Князь Горбатый, видя, что творится, поскакал к дворянам-стражникам, чтобы распорядиться боем.
Иван, еще пуще теряясь, страшно озлобленный, огляделся вокруг.
Прежде всего ему кинулось в глаза, как разделилась его собственная свита. Владимир Андреевич, Сицкие, Захарьины, Курбский молодой, Мстиславский, Адашев, Морозов, Воротынский, Челяднин и Бельские – все заступили царя, огородили его, словно прикрывая собой от опасности, как пчелы матку порою оберегают телами своими.

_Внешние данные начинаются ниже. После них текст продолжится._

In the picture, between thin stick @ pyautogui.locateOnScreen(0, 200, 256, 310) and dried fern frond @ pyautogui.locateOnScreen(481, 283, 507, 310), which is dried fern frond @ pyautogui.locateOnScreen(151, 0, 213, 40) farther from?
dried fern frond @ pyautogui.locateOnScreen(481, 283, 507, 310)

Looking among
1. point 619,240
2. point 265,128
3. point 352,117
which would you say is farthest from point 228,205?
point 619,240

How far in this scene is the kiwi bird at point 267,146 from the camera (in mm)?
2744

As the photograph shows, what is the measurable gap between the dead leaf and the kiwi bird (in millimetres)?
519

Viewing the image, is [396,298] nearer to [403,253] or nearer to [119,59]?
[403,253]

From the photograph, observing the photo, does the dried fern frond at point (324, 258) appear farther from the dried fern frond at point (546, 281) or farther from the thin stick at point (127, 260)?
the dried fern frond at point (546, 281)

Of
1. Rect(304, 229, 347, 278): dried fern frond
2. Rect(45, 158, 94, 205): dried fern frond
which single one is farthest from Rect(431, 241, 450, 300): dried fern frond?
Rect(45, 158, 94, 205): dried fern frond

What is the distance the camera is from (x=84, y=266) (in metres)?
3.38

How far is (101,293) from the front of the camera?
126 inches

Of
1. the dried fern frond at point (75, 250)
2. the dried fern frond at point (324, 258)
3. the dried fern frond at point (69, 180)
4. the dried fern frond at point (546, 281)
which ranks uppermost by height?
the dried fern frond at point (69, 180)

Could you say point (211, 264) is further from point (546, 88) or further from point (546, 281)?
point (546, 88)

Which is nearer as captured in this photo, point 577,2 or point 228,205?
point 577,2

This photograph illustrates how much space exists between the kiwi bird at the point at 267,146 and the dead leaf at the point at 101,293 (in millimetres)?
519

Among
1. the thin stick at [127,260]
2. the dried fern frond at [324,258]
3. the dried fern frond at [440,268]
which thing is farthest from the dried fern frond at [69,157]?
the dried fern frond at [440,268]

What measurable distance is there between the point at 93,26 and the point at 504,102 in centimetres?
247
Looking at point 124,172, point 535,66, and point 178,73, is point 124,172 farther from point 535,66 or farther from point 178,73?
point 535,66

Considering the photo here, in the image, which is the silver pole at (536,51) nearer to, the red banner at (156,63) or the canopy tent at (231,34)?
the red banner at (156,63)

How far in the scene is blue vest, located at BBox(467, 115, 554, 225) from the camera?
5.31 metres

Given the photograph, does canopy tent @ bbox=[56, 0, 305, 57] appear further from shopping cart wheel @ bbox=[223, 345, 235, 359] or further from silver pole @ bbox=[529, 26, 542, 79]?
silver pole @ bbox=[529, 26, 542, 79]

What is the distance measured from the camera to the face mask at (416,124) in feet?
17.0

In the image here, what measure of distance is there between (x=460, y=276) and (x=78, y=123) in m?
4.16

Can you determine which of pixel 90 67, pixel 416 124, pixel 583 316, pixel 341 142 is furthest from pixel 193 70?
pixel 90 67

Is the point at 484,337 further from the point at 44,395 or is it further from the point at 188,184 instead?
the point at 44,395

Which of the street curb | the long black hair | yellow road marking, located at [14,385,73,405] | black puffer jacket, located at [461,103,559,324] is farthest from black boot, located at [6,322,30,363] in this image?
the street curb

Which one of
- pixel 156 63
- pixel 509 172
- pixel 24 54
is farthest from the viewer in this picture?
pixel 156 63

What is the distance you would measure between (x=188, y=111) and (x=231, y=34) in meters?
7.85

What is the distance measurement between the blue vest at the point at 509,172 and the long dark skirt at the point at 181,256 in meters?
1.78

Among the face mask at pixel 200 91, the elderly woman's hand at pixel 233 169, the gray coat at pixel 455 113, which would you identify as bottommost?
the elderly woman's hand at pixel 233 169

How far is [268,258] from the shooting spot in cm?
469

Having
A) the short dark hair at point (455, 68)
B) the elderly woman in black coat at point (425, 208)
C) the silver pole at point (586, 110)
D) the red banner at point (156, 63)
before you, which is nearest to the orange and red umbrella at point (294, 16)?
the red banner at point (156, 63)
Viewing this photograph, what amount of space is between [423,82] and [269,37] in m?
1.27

Петр Шуйский, Хованский и Кубенский с Палецким, словно ненароком, отстали малость, поодаль, на отлете держатся. Воронцовы-братья – ни в тех, ни в сех: посредине, так сказать! И сюда, и туда одинаково быстро и незаметно примкнуть могут, смотря по ходу события.
Все это заметил наблюдательный, вдумчивый царь.
Вперед глянул – там уж стрела зазвенела… Пищаль грохнула… Ослопы мелькают, сверкают лезвия сабельные… Побоище прямо затевается. Вот упало двое…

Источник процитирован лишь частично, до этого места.